- **THE INPUT**:
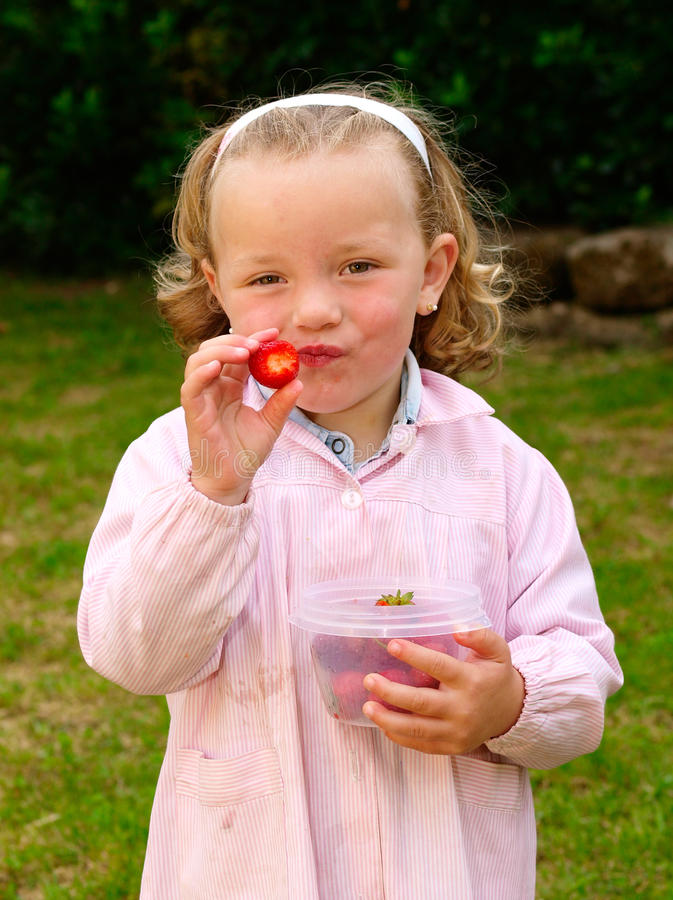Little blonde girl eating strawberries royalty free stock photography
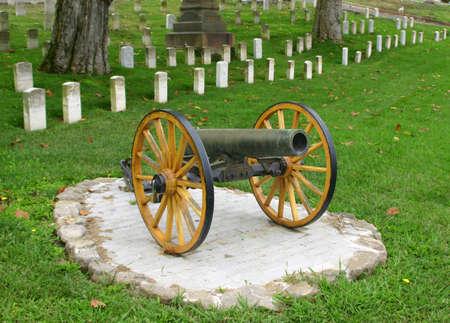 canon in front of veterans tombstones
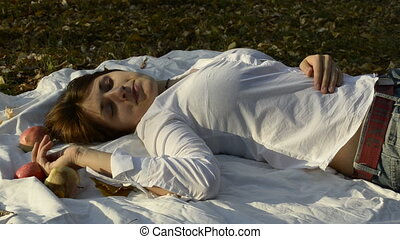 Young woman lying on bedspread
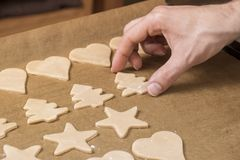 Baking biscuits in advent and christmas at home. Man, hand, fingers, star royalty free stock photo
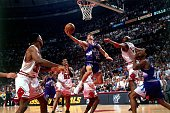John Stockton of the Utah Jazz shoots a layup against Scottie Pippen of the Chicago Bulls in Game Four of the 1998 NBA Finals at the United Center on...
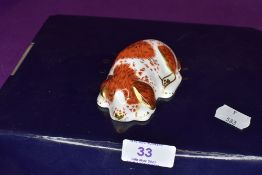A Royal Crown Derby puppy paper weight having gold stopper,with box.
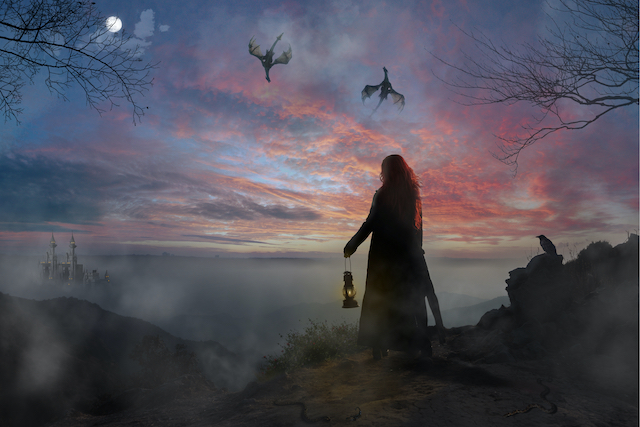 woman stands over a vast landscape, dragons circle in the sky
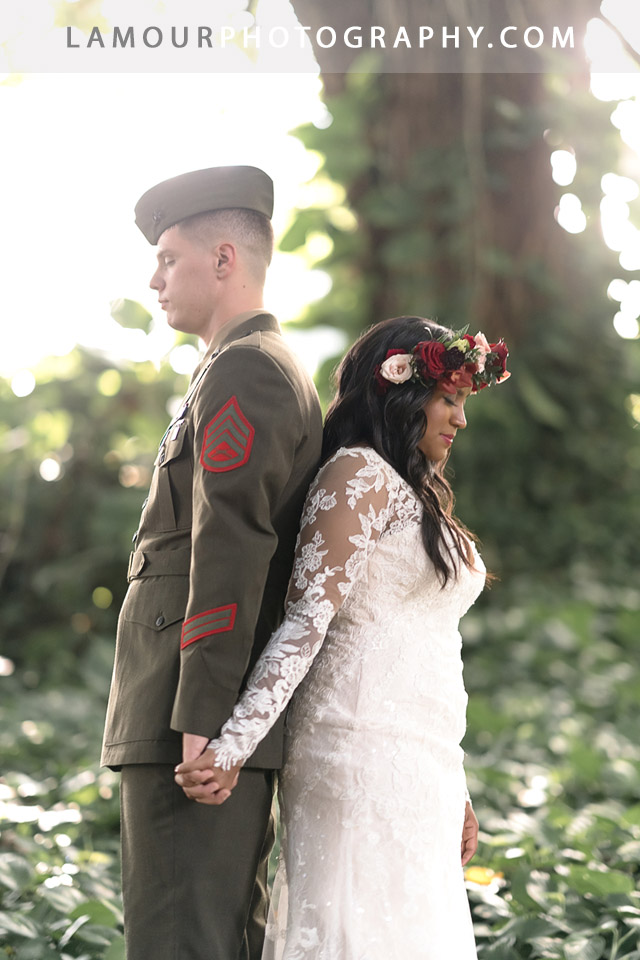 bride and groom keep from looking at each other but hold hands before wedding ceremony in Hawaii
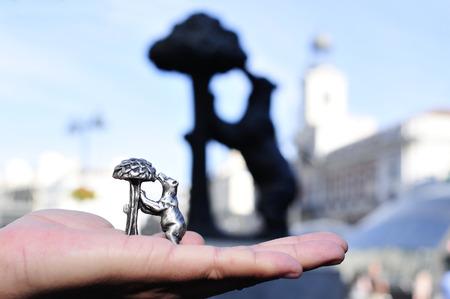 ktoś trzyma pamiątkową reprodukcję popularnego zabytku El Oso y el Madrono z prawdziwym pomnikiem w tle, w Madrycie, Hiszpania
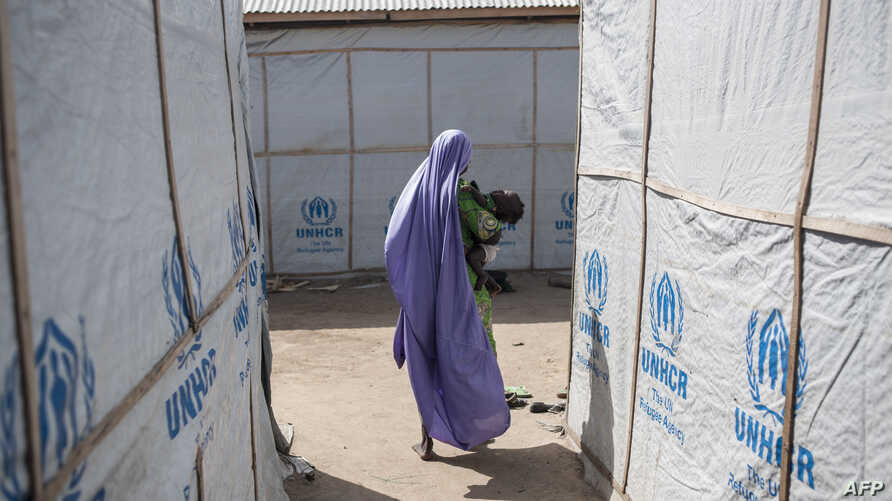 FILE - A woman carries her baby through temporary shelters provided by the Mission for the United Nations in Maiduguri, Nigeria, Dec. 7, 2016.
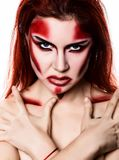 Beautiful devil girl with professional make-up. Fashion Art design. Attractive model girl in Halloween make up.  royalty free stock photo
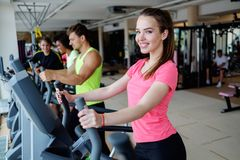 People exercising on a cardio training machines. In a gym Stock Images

- **AIM OF THE TASK**:
Without the pictures, repeat the line with "Baking biscuits in" and every line after it to the end of the listing, and nothing else.

- **ANSWER SPACE**:
 Baking biscuits in advent and christmas at home. Man, hand, fingers, star royalty free stock photo
John Stockton of the Utah Jazz shoots a layup against Scottie Pippen of the Chicago Bulls in Game Four of the 1998 NBA Finals at the United Center on...
A Royal Crown Derby puppy paper weight having gold stopper,with box.
 woman stands over a vast landscape, dragons circle in the sky
 bride and groom keep from looking at each other but hold hands before wedding ceremony in Hawaii
 ktoś trzyma pamiątkową reprodukcję popularnego zabytku El Oso y el Madrono z prawdziwym pomnikiem w tle, w Madrycie, Hiszpania
 FILE - A woman carries her baby through temporary shelters provided by the Mission for the United Nations in Maiduguri, Nigeria, Dec. 7, 2016.
 Beautiful devil girl with professional make-up. Fashion Art design. Attractive model girl in Halloween make up.  royalty free stock photo
 People exercising on a cardio training machines. In a gym Stock Images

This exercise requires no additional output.